Pakistan’s law minister defends putting protesters on trial in military courts

Pakistan’s law and justice minister is defending the decision to use military courts to try civilians involved in violent protests supporting the former Prime Minister Imran Khan.

Key actions: The military fired three senior officers for failing to prevent violent attacks on their property by Khan’s supporters.
* The protests occurred after Khan was arrested on graft charges in May. He was later released but still faces multiple charges.
* In response to the protests, the government decided to employ the anti-terrorism law and military courts to try civilian protestors.

Defending the move: Law Minister Azam Nazeer Tarar argues that the decision to use military courts is “fully compliant with international guarantees for free trial”.
* He stated that the accused can “engage counsel of their choice”, and insists these were not political protests.
* Tarar claimed the protests reached a level of violence that constituted acts of terrorism.

Criticism and concerns: Many human rights organizations argue that the anti-terrorism law is often misused to prosecute civilians.
* Amnesty International has raised concerns about potential human rights violations resulting from trying civilians in military courts.
* According to a 2014 report, 10% of death row inmates were tried as terrorists, indicating a potential overuse of the anti-terrorism law.

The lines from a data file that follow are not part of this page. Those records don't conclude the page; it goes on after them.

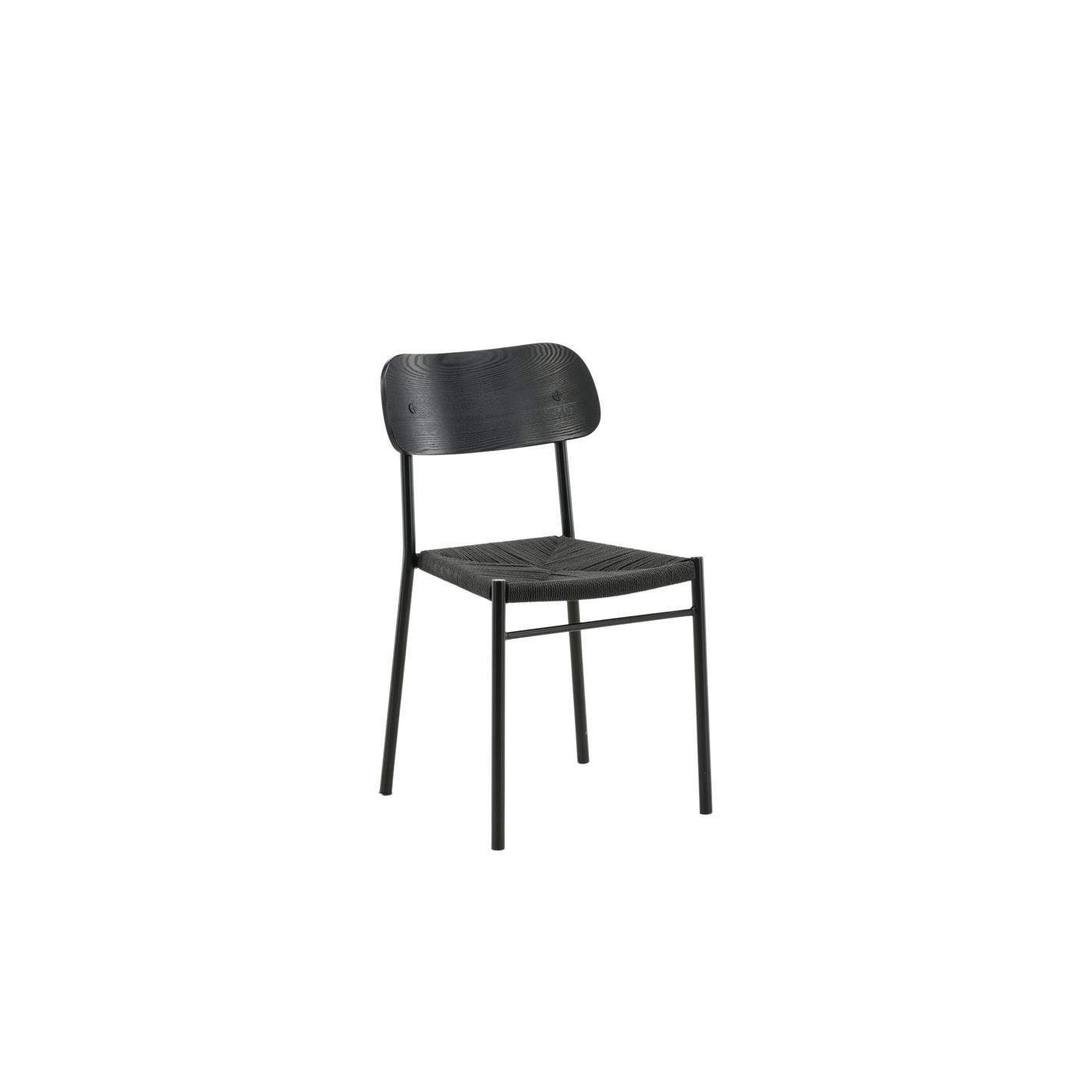 Fjôrd - Eetkamerstoel Zwart - Polly - Set van 2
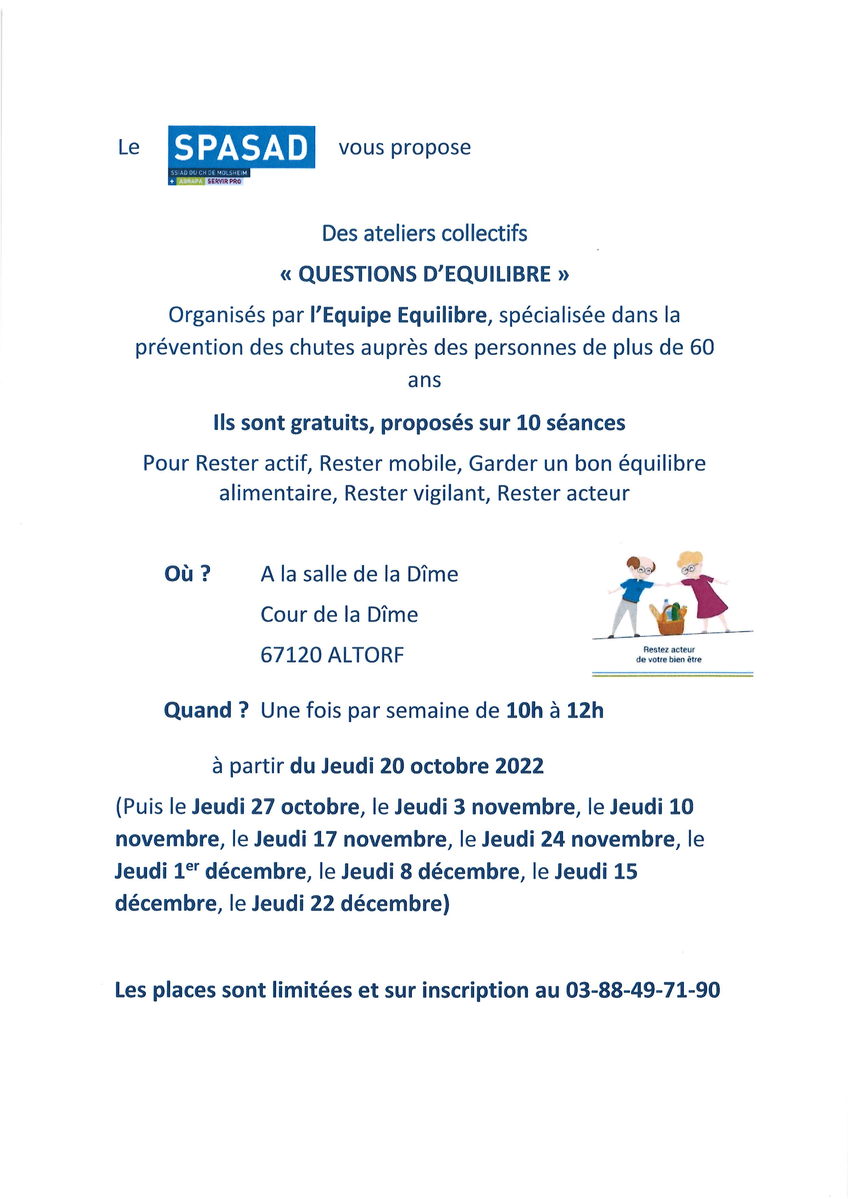 ATELIERS 'QUESTIONS D'EQUILIBRE'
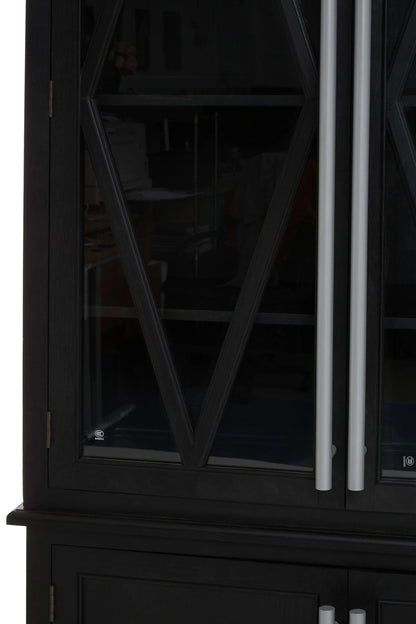 Cannes Oak Wood Tall Cabinet 
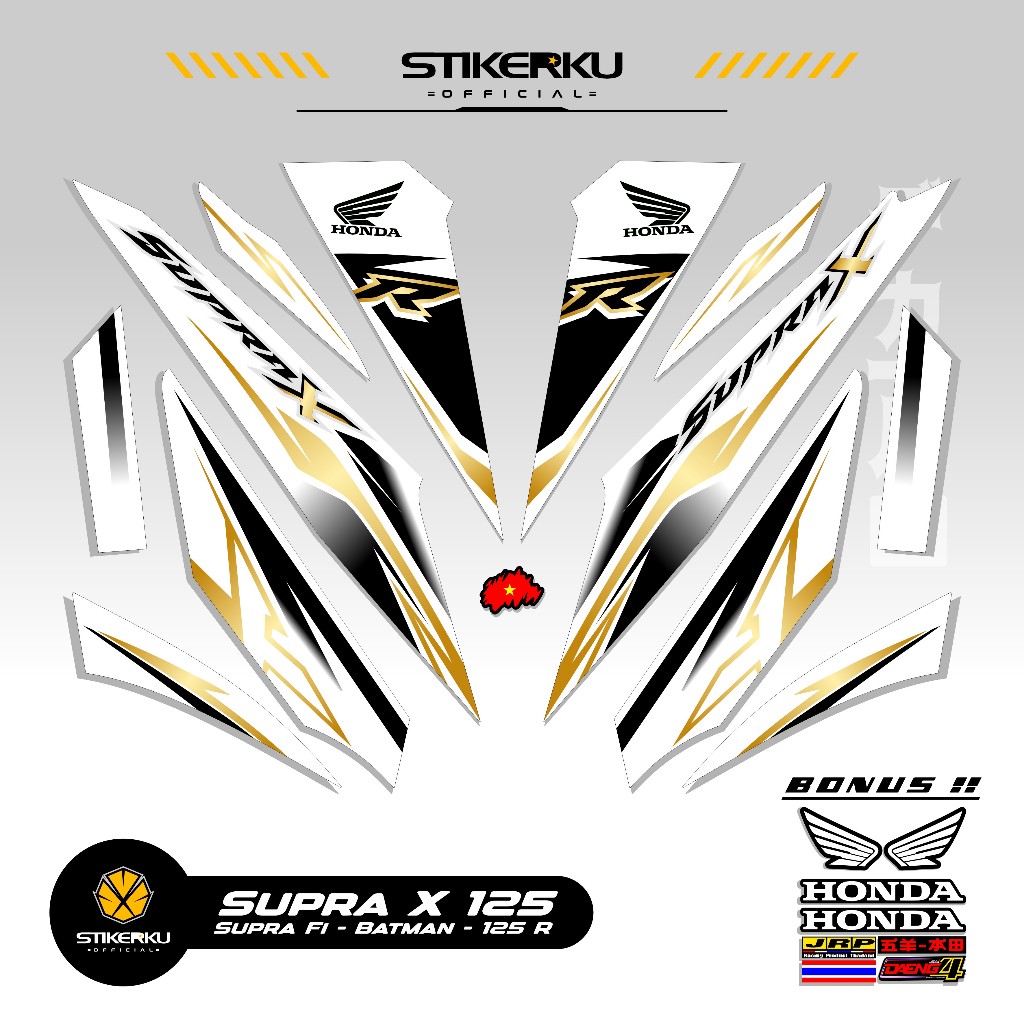 STRIPING SUPRA X 125 MOTIF X49 STIKER SUPRA BATMAN 125 2008 2013 STICKER WAVE 125 STIKERKU DECAL
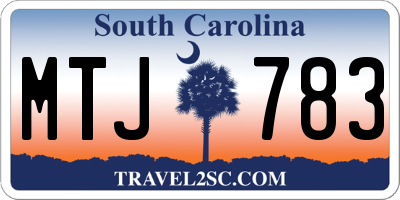 SC license plate MTJ783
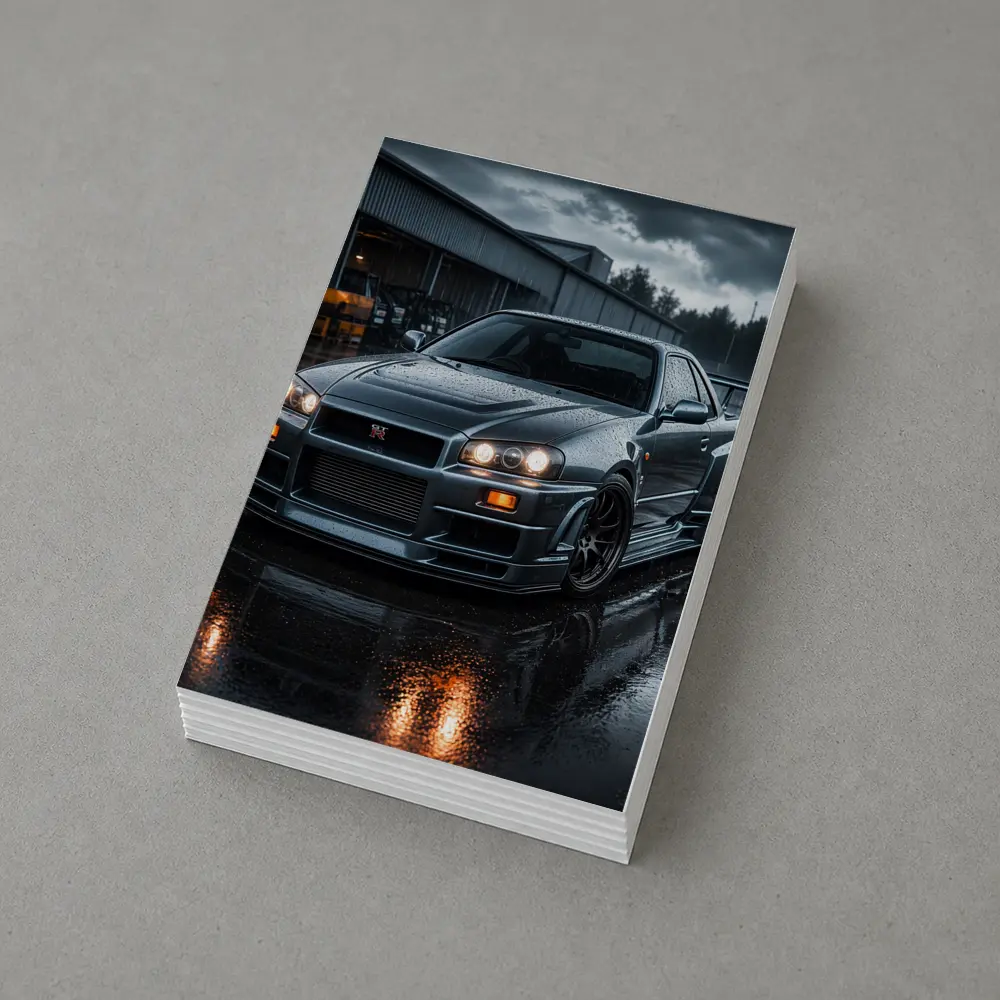 Nissan Skyline GT-R R34 Rainy Dark Setting – Postcards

International reactions and the way forward: The U.S. State Department continues to urge Pakistani authorities to uphold democratic principles and the rule of law.
* Meanwhile, investigations into the former Prime Minister, who himself faces over 100 criminal charges, are still ongoing.
* The nation also grapples with persistent political and economic turmoil, recently approving a new budget to meet the requirements of the International Monetary Fund for new bailout funds.